Three years ago today we welcomed our final child, our first son. We were captivated from the moment they laid him on my chest and he has not ceased to amaze us since. Every day I am thankful that he is mine. He is a beautiful, precious blessing, and he has taught me so much already.
I don’t know if its the fact that he’s my only son, or the fact that he has special needs, maybe both; but words simply cannot explain the overwhelming, fierce, protective love I have for him. He is mama’s boy forever 🙂
Today Austin is at school. His very first day.
I started crying the moment my alarm went off this morning. I’ve been dreading this day…and quite honestly, sometimes looking forward to it…for close to a year now. It was tougher than I’d thought.
While were waiting in the lobby for one of the aides to walk us back to the classroom, a dad waiting with his daughter asked if it was Austin’s first day. He then told me how tough it was when he dropped his daughter off for her first day a few months ago.
I couldn’t even respond to the man as I was overcome with tears that just couldn’t be controlled.
When they came to get us Austin started crying as soon as they opened the door to the hallway. He was still crying when we got to the classroom.
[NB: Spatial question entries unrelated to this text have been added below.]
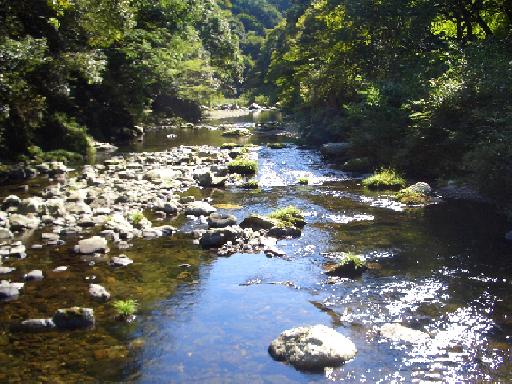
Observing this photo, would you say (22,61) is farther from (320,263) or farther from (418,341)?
(418,341)

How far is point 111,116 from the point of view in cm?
3478

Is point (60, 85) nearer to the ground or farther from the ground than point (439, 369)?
farther from the ground

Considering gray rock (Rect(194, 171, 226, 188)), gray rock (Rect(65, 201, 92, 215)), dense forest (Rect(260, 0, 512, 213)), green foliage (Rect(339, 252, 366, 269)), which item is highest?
dense forest (Rect(260, 0, 512, 213))

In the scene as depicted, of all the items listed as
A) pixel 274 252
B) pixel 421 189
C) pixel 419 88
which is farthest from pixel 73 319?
pixel 419 88

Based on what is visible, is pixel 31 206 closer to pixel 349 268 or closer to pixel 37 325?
pixel 37 325

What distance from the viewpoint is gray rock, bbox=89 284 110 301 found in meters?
9.76

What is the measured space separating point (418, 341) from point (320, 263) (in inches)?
150

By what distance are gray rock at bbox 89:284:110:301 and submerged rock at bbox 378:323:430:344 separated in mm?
4683

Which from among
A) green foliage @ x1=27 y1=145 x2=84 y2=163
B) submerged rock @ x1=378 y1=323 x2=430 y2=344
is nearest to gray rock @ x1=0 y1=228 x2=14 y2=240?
submerged rock @ x1=378 y1=323 x2=430 y2=344

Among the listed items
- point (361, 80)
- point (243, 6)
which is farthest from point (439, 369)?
point (243, 6)

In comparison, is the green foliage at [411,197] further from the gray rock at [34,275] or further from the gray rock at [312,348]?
the gray rock at [34,275]

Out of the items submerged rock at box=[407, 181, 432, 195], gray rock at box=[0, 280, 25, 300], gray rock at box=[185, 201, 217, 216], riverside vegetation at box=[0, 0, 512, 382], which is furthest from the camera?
submerged rock at box=[407, 181, 432, 195]

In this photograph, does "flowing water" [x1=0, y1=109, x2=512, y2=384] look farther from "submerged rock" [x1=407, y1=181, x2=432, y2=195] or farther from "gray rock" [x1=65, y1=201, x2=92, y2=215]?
"submerged rock" [x1=407, y1=181, x2=432, y2=195]

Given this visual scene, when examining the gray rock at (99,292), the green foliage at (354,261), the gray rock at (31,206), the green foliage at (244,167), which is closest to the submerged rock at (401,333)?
the green foliage at (354,261)
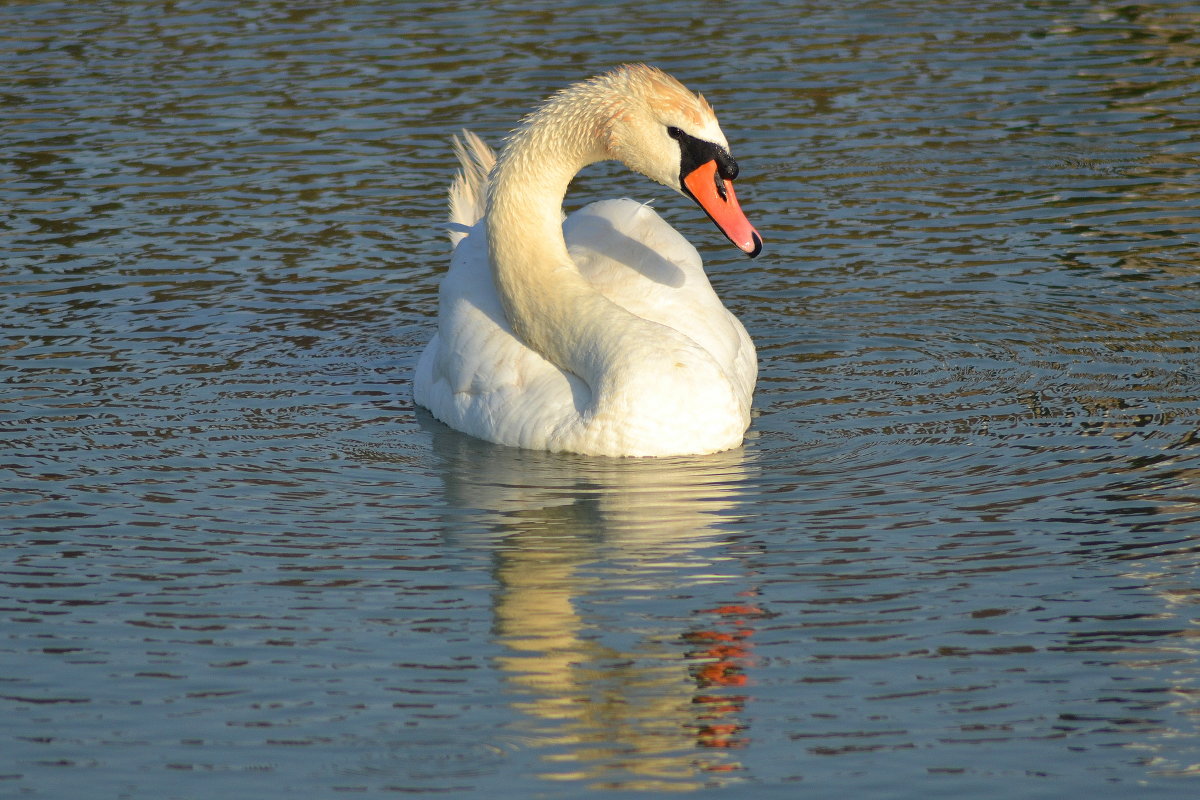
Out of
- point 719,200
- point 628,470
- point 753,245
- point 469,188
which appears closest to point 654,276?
point 719,200

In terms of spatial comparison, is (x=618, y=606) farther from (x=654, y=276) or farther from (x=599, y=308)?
(x=654, y=276)

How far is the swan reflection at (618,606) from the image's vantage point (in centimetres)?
693

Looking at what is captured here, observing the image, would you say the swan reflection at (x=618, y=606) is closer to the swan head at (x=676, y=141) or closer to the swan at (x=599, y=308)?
the swan at (x=599, y=308)

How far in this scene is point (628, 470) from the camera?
396 inches

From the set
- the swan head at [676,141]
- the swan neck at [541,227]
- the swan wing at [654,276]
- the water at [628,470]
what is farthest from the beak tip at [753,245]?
the water at [628,470]

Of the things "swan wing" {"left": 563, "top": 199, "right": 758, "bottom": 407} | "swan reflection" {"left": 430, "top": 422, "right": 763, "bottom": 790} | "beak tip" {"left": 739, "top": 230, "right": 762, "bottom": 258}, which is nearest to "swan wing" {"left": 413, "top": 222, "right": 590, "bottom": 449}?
"swan reflection" {"left": 430, "top": 422, "right": 763, "bottom": 790}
I stood with him briefly, hugging and kissing him, but I couldn’t hold back my tears anymore. Grief was building until I thought I would fall apart right there in the middle of his preschool classroom.
I gave him one last quick hug and made for the door. Someone from the school walked me out and was super encouraging and sweet while I desperately tried not to fall apart. Thankfully I made it to the car before I gave in to the overwhelming sorrow.
When I got home I pulled into the garage and walked toward the house. I hadn’t thought about it before but every single time we’ve come and gone for the last several months Austin has pushed the button to raise and lower the garage door. He loves to watch it go up and down.
So today when I got to the door of the house and realized I had to close the garage door myself, I missed him that much more.
This was never our plan for Austin. I remember being happy when I realized he was due in November because he would miss the school cut off and be home with me until he was almost 6 and ready for kindergarten. Never did I imagine for a second that I would be dropping him off at a school for autism at 3 years of age.
We want what’s best for Austin though, so here we are. Today just may be the day that we look back on as the start of something new and wonderful for Austin and our family.